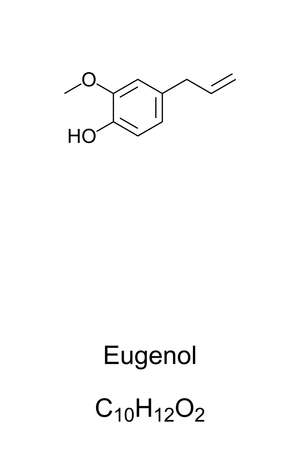 Eugenol, chemical structure and formula. Clove odor. Extracted mainly from clove bud oil and clove leaf oil. Used in perfumes, flavorings and as local antiseptic and anaesthetic. Illustration. Vector.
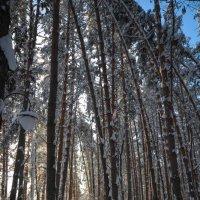 Тропинка в зимнем парке :: Сергей Тагиров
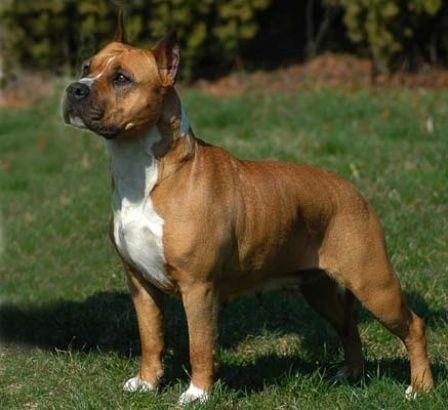 Staffordshire Terrier Amerikai Staffordshire Terrier American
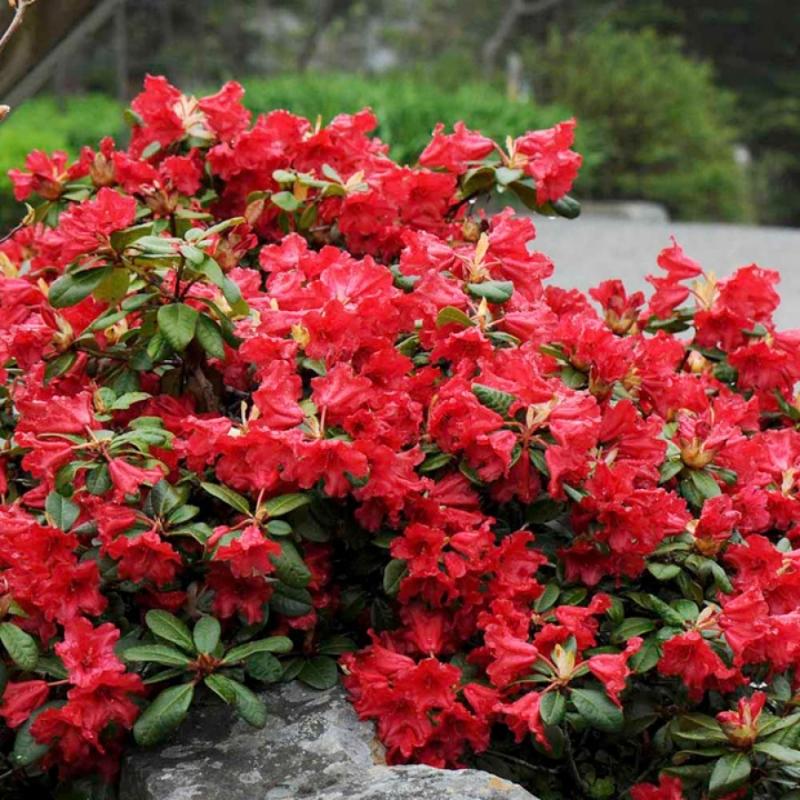 Рододендрон ползучий Скарлет Вандер (Rhododendron Scarlet Wonder) С 5 л (30-40 см)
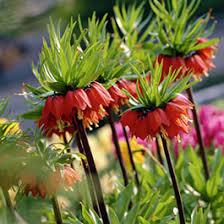fall planted bulbs blooming bulbs american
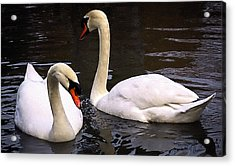 Swan Two Acrylic Print by Elf Evans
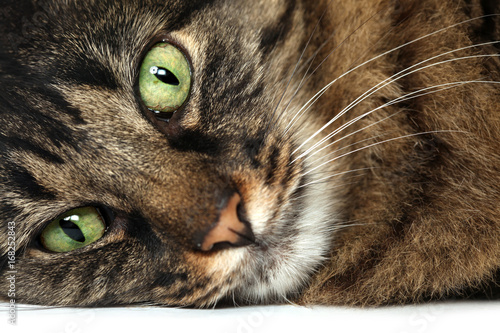 Big brown Maine Coon cat close up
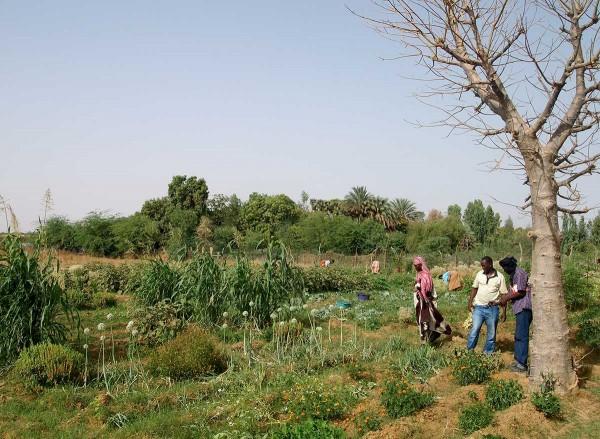 Asistencia Técnica para la elaboración de una estrategia de desarrollo agroecológico en Mauritania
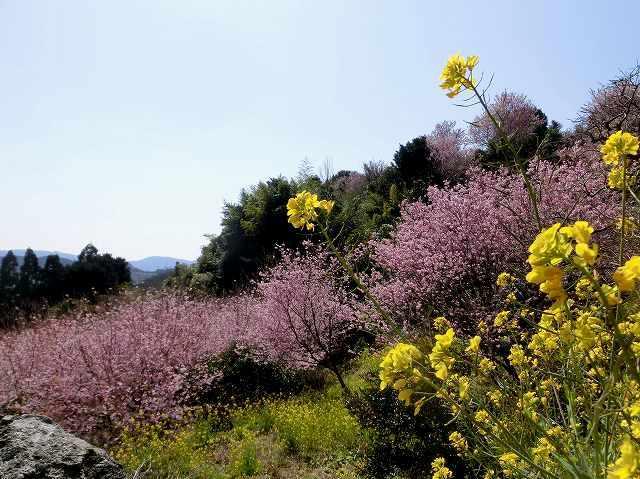 桑田山の雪割桜12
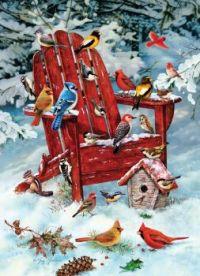 'Adirondack Birds' by Greg Giordano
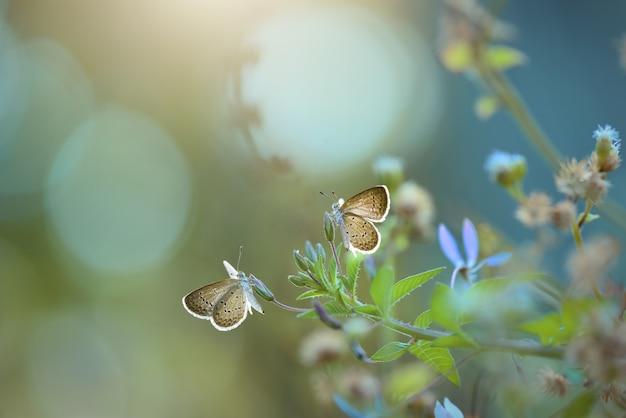 Farfalla sui fiori con sfondo bokeh natura
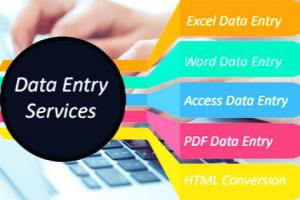 Portfolio for Data entry and Typing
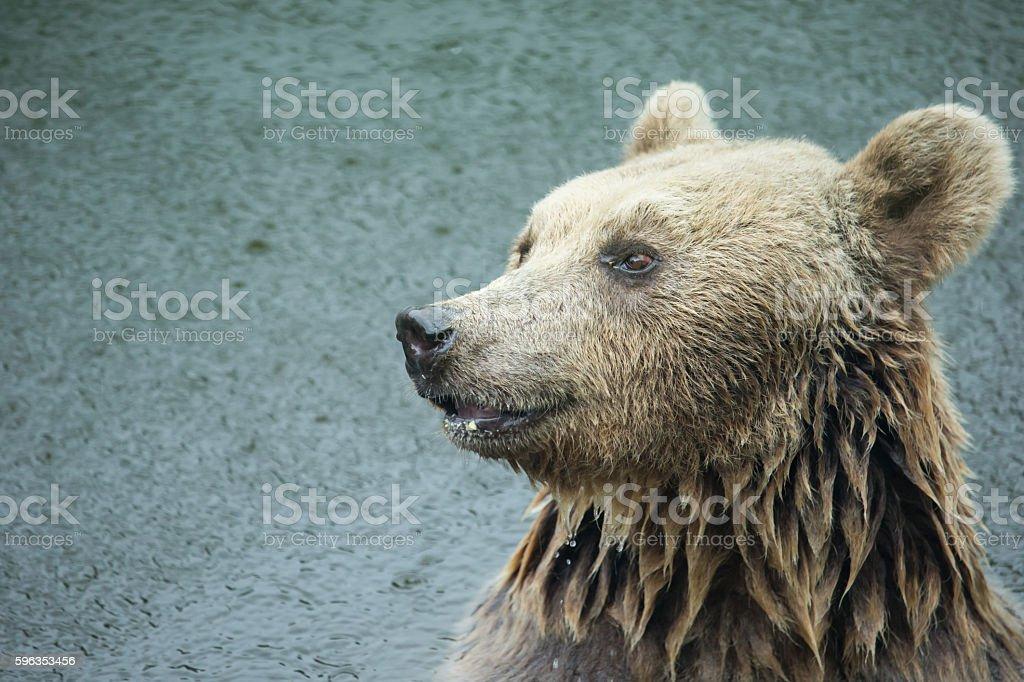 Close up brown bear (Ursus arctos)  in raining royalty-free stock photo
■ ■ ■ ■
• Your assignment
Write every entry again exactly as given, skipping the pictures.

• Task solution
 Eugenol, chemical structure and formula. Clove odor. Extracted mainly from clove bud oil and clove leaf oil. Used in perfumes, flavorings and as local antiseptic and anaesthetic. Illustration. Vector.
 Тропинка в зимнем парке :: Сергей Тагиров
 Staffordshire Terrier Amerikai Staffordshire Terrier American
 Рододендрон ползучий Скарлет Вандер (Rhododendron Scarlet Wonder) С 5 л (30-40 см)
fall planted bulbs blooming bulbs american
 Swan Two Acrylic Print by Elf Evans
 Big brown Maine Coon cat close up
 Asistencia Técnica para la elaboración de una estrategia de desarrollo agroecológico en Mauritania
 桑田山の雪割桜12
 'Adirondack Birds' by Greg Giordano
 Farfalla sui fiori con sfondo bokeh natura
 Portfolio for Data entry and Typing
 Close up brown bear (Ursus arctos)  in raining royalty-free stock photo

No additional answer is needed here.